Mein Opa war derjenige, der bei mir in meiner Jugend das Interesse an historischen (Sach-)Büchern weckte, wobei sein Fokus auf dem Zweiten Weltkrieg lag. Und in der unmittelbaren Nachkriegszeit kommt man natürlich nicht umhin, von den Trümmerfrauen zu hören. Allerdings hatte ich mich davon abgesehen bisher kaum mit der Stellung und dem Selbstbild von Frauen in der Zeit unmittelbar nach Kriegsende beschäftigt. Als ich dann den Klappentext zu diesem Buch gelesen habe, war ich sehr gespannt, was ich aus Die kurze Stunde der Frauen wohl lernen würde. Und das ist einiges!
Die große Frage, die dieses Buch zu beantworten sucht, habe wohl nicht nur ich mir schon gestellt: wie kann es sein, dass Frauen dafür gerühmt wurden, zum Ende des Kriegs und in der Zeit danach „den Laden zusammengehalten“ zu haben, zahlreiche Aufgaben übernommen haben, die vermeintlich Männer-Sache waren, und die Gleichstellung von Mann und Frau dennoch Jahrzehnte später ein gesellschaftliches Problem ist?
Dieser Frage geht Miriam Gebhardt unter Berücksichtigung verschiedenster Aspekte nach. Sie blickt darauf, inwiefern Frauen besonders geeignet waren, nach dem Krieg das Symbol für den Wiederaufbau Deutschlands zu werden und das, obwohl sie in der Nazi-Zeit ebenfalls Täterinnen waren. Auch die verschiedenen Rollen als Ehefrau, Mutter und Berufstätige und die jeweiligen Erwartungen kommen zur Sprache. Sehr interessant war in meinen Augen die Beschreibung dessen, wie sich der Blick auf die „richtige“ Kindererziehung entwickelte. Gebhardt geht beispielsweise auch darauf ein, wie Frauen politisch tätig waren und wie relevant sie für die Familien bei der Sicherung des Überlebens nach dem Krieg waren.
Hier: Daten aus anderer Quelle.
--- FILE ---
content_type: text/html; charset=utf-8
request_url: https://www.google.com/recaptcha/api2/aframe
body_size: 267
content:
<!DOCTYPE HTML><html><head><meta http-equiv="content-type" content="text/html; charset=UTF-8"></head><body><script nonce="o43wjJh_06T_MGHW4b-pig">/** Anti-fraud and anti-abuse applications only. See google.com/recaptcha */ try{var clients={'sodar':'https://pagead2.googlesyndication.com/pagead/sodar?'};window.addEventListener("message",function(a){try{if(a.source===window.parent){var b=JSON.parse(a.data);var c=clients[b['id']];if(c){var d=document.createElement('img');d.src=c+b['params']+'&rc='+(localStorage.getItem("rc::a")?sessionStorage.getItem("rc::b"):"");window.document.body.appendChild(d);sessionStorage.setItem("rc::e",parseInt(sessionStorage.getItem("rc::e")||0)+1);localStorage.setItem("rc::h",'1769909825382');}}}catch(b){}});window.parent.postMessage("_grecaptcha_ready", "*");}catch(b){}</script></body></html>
Auch die unterschiedliche Entwicklung in der DDR und BRD spielt eine Rolle. Sie zeigt, dass die beiden Staaten ideologisch sehr verschieden gewesen sein mögen, sich in ihrem Blick auf die Kernfamilie und das Ideal der Mütterlichkeit aber sehr ähnlich waren. Das ist in meinen Augen so spannend, weil ich (sozialisiert im ehemaligen Westdeutschland) in der Schule und zuhause kaum etwas über die DDR gelernt habe und sich die Erzählungen der deutsch-deutschen Trennung stark auf die Unterschiede konzentrieren. Die kurze Stunde der Frauen zeigt, dass das nicht unbedingt der Fall ist.
Miriam Gebhardt zeichnet in diesem Buch die Entwicklung gesellschaftlicher Ansichten und Normen in der Zeit unmittelbar nach dem Zweiten Weltkrieg nach und wie diese bis heute nachwirkt. Sie zeigt, dass die Entwicklung zur Hausfrauenehe in Westdeutschland etwas war, dass nicht ausschließlich von den Männern gewollt war. Es wird deutlich, wie ähnlich sich BRD und DDR in vielerlei Hinsicht waren und auch, dass die Verklärung der Trümmerfrauen ein Mythos ist, Frauen in der (Nach-)Kriegszeit aber eine entscheidende Rolle spielten – wie vorher schon und seitdem auch.